Task
Rewrite the listing below with every instance of "furthest" swapped for "farthest", changing nothing else.

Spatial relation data
--------------------------------------------------
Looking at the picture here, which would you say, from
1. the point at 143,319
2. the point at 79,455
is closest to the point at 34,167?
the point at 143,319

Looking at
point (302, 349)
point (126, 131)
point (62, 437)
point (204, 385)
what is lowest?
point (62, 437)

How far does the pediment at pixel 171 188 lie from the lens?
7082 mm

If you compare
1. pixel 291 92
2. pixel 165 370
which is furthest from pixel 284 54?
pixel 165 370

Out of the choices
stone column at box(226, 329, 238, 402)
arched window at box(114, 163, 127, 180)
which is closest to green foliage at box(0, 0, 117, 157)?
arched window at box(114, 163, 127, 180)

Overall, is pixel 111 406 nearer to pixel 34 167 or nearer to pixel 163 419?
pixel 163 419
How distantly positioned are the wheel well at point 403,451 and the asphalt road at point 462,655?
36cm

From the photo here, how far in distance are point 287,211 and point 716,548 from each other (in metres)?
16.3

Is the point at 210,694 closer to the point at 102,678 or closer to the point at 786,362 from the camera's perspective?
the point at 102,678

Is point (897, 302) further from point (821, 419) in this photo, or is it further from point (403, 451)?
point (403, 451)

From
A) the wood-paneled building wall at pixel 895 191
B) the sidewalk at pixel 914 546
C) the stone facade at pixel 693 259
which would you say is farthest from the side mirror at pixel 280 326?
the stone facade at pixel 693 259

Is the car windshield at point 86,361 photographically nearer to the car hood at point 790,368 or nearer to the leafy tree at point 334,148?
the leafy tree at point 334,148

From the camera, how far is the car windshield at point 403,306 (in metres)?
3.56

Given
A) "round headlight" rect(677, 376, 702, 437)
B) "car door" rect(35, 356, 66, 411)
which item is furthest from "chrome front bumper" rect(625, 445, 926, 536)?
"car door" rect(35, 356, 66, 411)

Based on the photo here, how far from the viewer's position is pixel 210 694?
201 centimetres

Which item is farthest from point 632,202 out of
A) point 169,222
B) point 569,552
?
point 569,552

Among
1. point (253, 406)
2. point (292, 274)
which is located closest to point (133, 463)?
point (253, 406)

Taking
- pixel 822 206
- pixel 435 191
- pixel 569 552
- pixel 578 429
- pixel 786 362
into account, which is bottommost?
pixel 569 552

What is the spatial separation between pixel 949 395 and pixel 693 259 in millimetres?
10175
--------------------------------------------------
Exercise output
Looking at the picture here, which would you say, from
1. the point at 143,319
2. the point at 79,455
is closest to the point at 34,167?
the point at 143,319

Looking at
point (302, 349)
point (126, 131)
point (62, 437)
point (204, 385)
what is lowest?
point (62, 437)

How far does the pediment at pixel 171 188 lie from the lens?
7082 mm

If you compare
1. pixel 291 92
2. pixel 165 370
which is farthest from pixel 284 54?
pixel 165 370

Out of the choices
stone column at box(226, 329, 238, 402)
arched window at box(114, 163, 127, 180)
which is closest to green foliage at box(0, 0, 117, 157)?
arched window at box(114, 163, 127, 180)

Overall, is pixel 111 406 nearer to pixel 34 167 or nearer to pixel 163 419?
pixel 163 419
How distantly positioned are the wheel well at point 403,451 and the asphalt road at point 462,655?
36cm

From the photo here, how far in distance are point 287,211 and point 716,548 from each other (in metres)?
16.3

Is the point at 210,694 closer to the point at 102,678 or closer to the point at 786,362 from the camera's perspective?
the point at 102,678

Is point (897, 302) further from point (821, 419) in this photo, or is it further from point (403, 451)?
point (403, 451)

From
A) the wood-paneled building wall at pixel 895 191
B) the sidewalk at pixel 914 546
C) the stone facade at pixel 693 259
which would you say is farthest from the side mirror at pixel 280 326?
the stone facade at pixel 693 259

Is the car windshield at point 86,361 photographically nearer to the car hood at point 790,368 or nearer to the leafy tree at point 334,148?
the leafy tree at point 334,148

From the camera, how far is the car windshield at point 403,306 (in metres)?
3.56

Given
A) "round headlight" rect(677, 376, 702, 437)
B) "car door" rect(35, 356, 66, 411)
which item is farthest from "chrome front bumper" rect(625, 445, 926, 536)?
"car door" rect(35, 356, 66, 411)

Based on the photo here, how far from the viewer's position is pixel 210 694?
201 centimetres

Which item is farthest from point 632,202 out of
A) point 169,222
B) point 569,552
?
point 569,552

Among
1. point (253, 406)
2. point (292, 274)
which is located closest to point (133, 463)?
point (253, 406)

Taking
- pixel 822 206
- pixel 435 191
- pixel 569 552
- pixel 578 429
- pixel 786 362
into account, which is bottommost?
pixel 569 552

What is the spatial separation between pixel 949 395 and pixel 693 259 in millimetres?
10175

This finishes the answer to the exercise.